Every entry in the data is to be written out exactly; no picture belongs in the copy.

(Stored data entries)
■ ■ ■

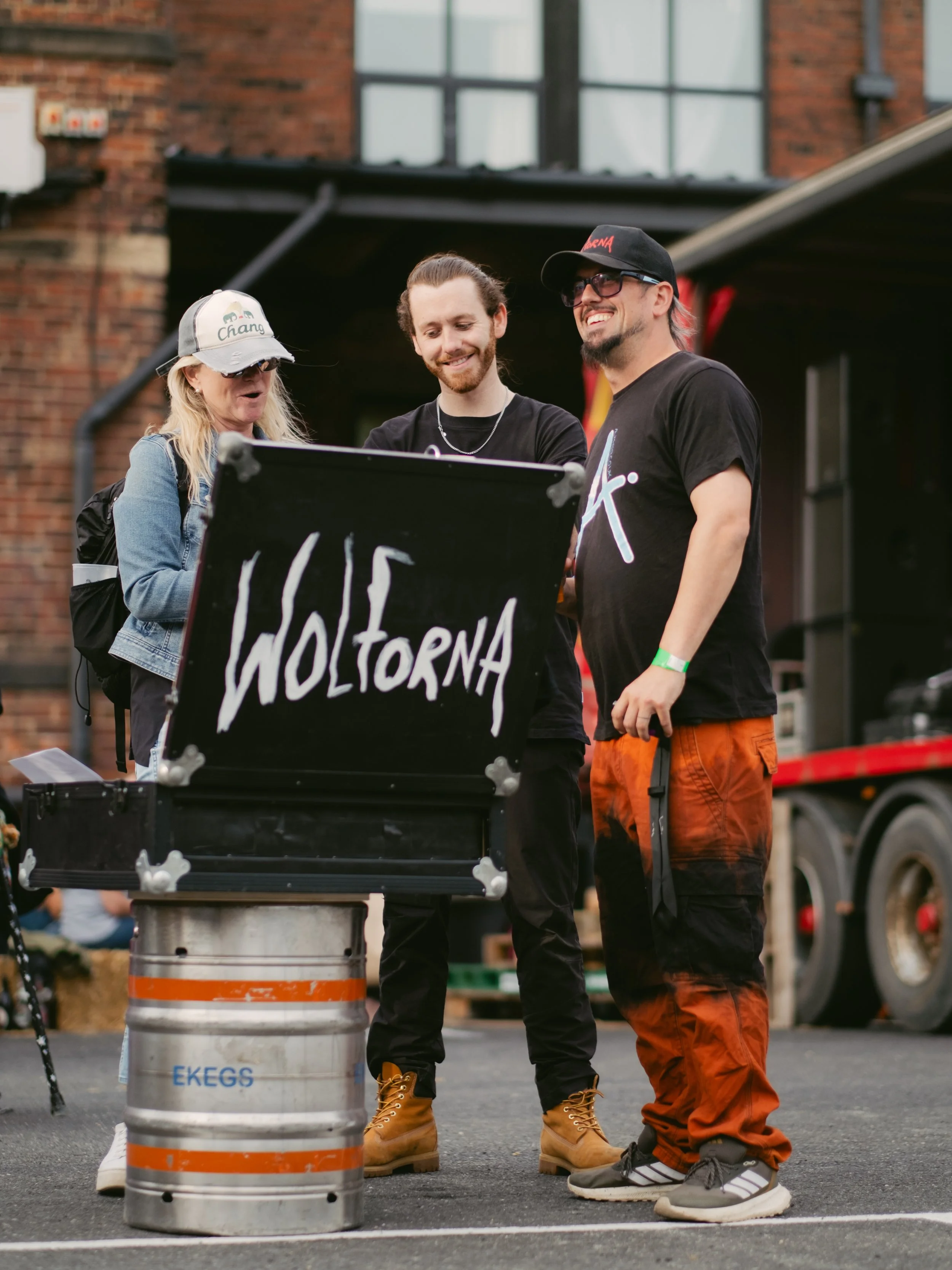 Three people smiling and looking at a black sign with the word 'Woltorna' on it, set on a metal barrel, in an outdoor setting with a brick building in the background.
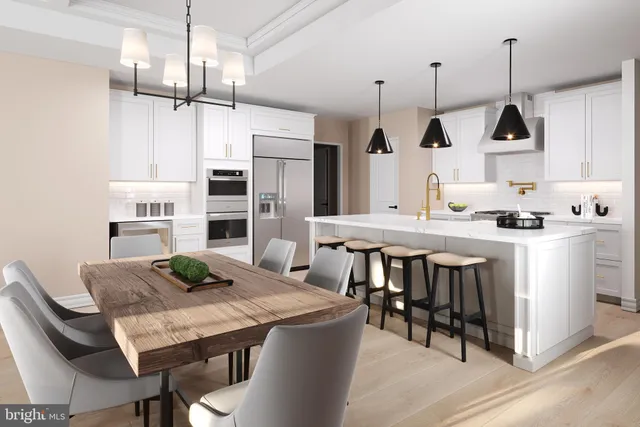 a kitchen with stainless steel appliances kitchen island a table chairs in it and wooden floors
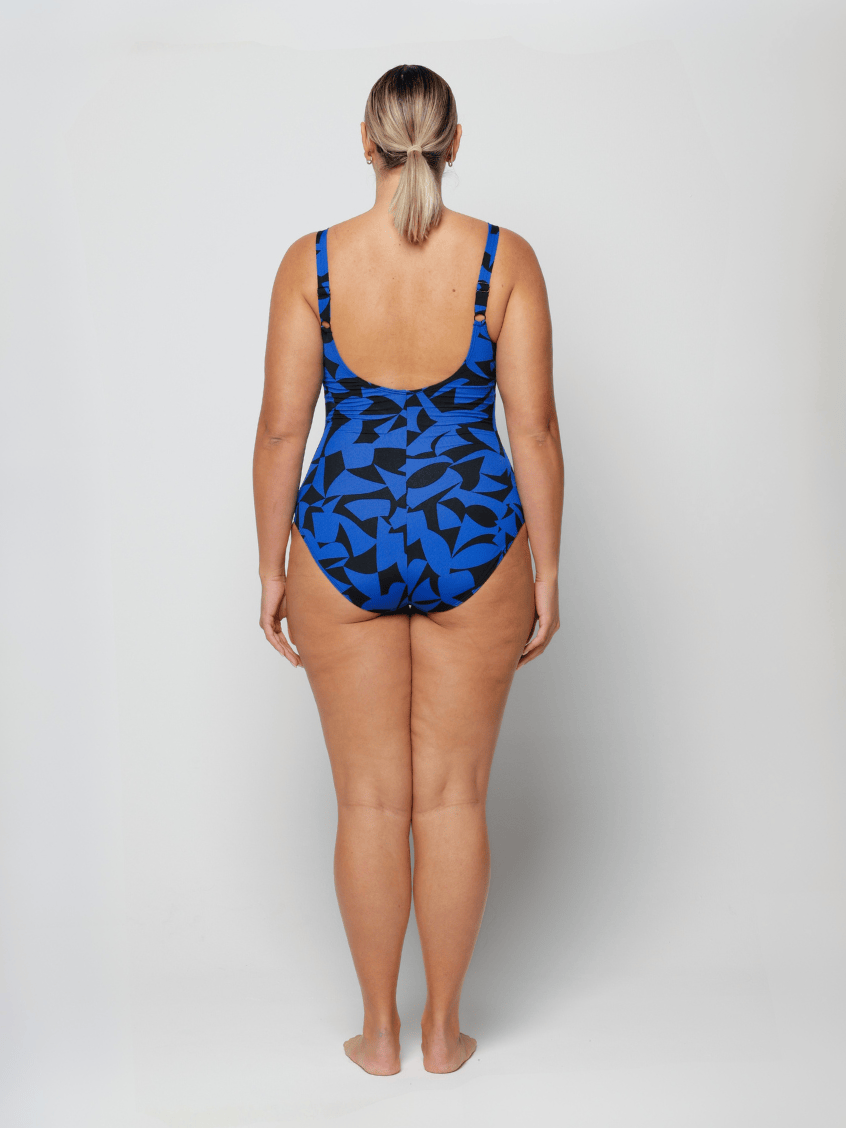 Woman wearing a blue and black patterned swimsuit on a white background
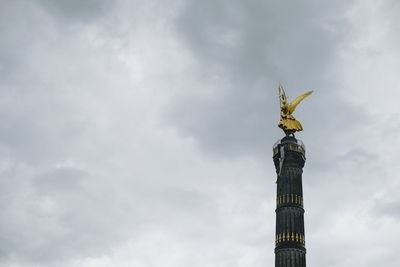 Low angle view of statue against cloudy sky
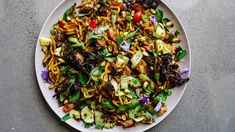 a white plate topped with noodles and veggies on top of a gray table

■ ■ ■

§ **The answer**:
 Three people smiling and looking at a black sign with the word 'Woltorna' on it, set on a metal barrel, in an outdoor setting with a brick building in the background.
 a kitchen with stainless steel appliances kitchen island a table chairs in it and wooden floors
 Woman wearing a blue and black patterned swimsuit on a white background
 Low angle view of statue against cloudy sky
 a white plate topped with noodles and veggies on top of a gray table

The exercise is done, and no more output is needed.